Automatic segmentation and parallel phased least squares for highly efficient geodetic network parameter estimation

Abstract

This paper describes a novel automatic segmentation algorithm and parallel phased least squares strategy. These developments have been motivated by a requirement to repeatedly estimate extremely large parameter sets from massive and constantly changing geodetic networks in a highly efficient manner. The challenge of solving parameter sets efficiently, together with the inverse of the normal equations to obtain the full matrix of parameter estimate precisions, may be addressed by using highly optimised parallel matrix factorisation libraries. While offering notable reductions in time on multi-core CPU architectures, the simultaneous solution of extremely large measurement sets still requires excessive amounts of time and computational resources (if attainable). Historically, the challenge has been addressed by geodesists through a range of Helmert blocking or matrix partitioning techniques and sequential least squares models. While capable of producing rigorous parameter estimates, certain methods suffer from computational inefficiency; implementation complexity; inflexibility in re-forming the parameterised expressions upon the introduction of new measurements or non-rigorous variance matrices. Tienstra's phased least squares method is able to overcome all of the aforementioned problems, provided an efficient and flexible process is available for rigorously subdividing the parameters and measurements.
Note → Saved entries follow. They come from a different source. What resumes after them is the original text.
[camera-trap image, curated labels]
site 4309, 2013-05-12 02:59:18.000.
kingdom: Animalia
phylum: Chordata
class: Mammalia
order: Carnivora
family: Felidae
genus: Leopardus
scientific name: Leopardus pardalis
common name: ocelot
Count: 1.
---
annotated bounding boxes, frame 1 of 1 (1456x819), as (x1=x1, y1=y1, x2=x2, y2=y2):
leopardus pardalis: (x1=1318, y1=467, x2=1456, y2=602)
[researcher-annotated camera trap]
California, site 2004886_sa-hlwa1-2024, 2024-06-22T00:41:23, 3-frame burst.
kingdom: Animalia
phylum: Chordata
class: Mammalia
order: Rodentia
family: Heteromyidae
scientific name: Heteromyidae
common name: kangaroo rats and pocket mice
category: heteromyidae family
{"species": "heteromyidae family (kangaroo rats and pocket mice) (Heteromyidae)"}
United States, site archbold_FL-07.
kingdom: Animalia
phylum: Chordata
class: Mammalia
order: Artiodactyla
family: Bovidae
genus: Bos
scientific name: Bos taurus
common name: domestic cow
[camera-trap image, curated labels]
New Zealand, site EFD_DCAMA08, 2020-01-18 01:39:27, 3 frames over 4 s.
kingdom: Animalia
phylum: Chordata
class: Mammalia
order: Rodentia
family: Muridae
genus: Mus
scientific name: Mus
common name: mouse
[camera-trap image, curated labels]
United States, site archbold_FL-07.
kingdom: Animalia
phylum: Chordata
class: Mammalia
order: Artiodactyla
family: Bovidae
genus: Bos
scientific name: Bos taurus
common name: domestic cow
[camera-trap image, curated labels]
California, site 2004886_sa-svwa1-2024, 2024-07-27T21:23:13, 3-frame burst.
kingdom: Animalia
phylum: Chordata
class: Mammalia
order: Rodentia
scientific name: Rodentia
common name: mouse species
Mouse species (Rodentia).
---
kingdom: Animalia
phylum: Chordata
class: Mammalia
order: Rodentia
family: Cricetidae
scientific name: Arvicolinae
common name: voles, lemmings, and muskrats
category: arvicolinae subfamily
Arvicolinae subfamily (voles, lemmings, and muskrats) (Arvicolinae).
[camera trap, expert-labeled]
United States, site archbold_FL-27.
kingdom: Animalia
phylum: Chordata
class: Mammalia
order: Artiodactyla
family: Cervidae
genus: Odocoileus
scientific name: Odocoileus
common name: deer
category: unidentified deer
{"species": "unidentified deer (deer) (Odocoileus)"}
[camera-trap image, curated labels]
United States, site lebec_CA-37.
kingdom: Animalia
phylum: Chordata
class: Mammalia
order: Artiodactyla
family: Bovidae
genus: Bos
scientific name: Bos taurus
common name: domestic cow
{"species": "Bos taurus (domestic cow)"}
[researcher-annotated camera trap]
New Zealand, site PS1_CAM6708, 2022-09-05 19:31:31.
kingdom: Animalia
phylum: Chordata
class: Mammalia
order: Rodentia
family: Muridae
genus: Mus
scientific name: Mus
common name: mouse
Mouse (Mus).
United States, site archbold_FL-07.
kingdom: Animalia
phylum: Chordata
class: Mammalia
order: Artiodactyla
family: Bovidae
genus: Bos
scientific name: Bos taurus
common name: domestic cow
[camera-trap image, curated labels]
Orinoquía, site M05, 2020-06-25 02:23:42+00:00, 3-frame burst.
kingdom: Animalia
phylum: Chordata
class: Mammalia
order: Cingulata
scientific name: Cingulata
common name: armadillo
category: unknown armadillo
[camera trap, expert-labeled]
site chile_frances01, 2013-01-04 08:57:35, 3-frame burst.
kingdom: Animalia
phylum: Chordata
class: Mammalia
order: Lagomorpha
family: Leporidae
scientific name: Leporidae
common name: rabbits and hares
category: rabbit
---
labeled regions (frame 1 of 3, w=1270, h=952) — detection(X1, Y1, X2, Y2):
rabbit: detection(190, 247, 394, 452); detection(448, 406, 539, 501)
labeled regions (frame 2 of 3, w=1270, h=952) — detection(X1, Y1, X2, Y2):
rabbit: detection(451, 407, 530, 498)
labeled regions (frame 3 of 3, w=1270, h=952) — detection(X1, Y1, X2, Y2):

In this contribution, we present an automatic segmentation algorithm and a strategy for parallelising Tienstra's phased least squares method using a dynamic scheduling queue. These developments offer a breakthrough in geodetic methodology, in that for the first time they allow for the rigorous solution of both parameters and variances from massive systems of observation equations subject to continual change in an adaptive and highly efficient manner.